I grew up an immigrant child in northwest Canada. I was Swiss and everyone thought I was German. My parents were different. It’s nothing like what coming to Europe would be for an African, but it gives me some empathy. I’m sometimes appalled at how little empathy and understanding even my friends have for foreigners.
Beautifully put. I was talking with a friend earlier about the same thing. It is something that’s in the forefront of everyone’s mind, one way or another. My personal feelings are that if people are in danger, in fear for their lives, we help them, no matter what. These are not people who lived in mud huts in Africa – not that it would make it any better if they were, you understand. They are ordinary folk, who lived in ordinary houses, went to work, ate pizza in front of the tv, they used mobile phones and computers, their children probably had play stations and loved chips. Now, they have nothing but the clothes they stand up in and the fear within. Can we imagine living like that? Can we imagine having to run for our lives and trusting someone – anyone – in the hope they will take us to safety in their lorry and paying lots of money to them and ultimately losing everything we had left, in many cases our very lives?
Yes, there is a helplessness within us but we do have the opportunity not to turn our backs on nearer people who might need our help. It’s what we need to do, what we should do, if we can live with ourselves at all..
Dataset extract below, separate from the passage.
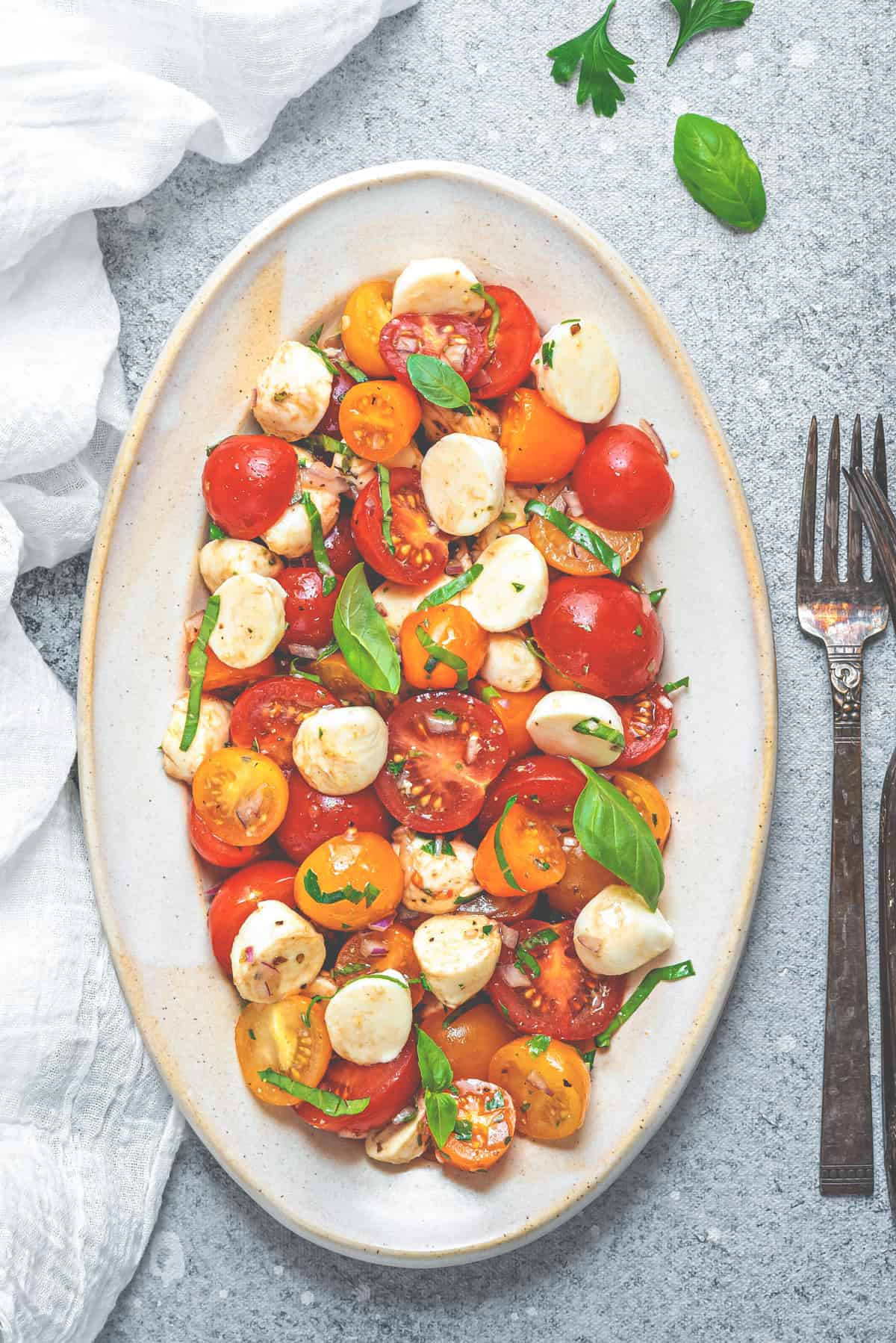 oblong neutral colored serving plate filled with tomato mozzarella salad and garnished with fresh basil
There’s still that huge ‘ohnmacht’ about the whole situation. That there are such a multitude of people fleeing their homes, more than ever in history before us. Sometimes I feel that the evil in the world is taking over. That’s when kindness to our neighbour, whoever he/she might be, a smile, can go a long ways. And like you said, to be there – even to offer ourselves – for those needing us in our communities. It’s easy enough to feel outrage and ohnmacht at what’s going on out there, it’s another to actually take action here at home, where we can. It takes effort. It takes time. And we have to get off our butt to do so.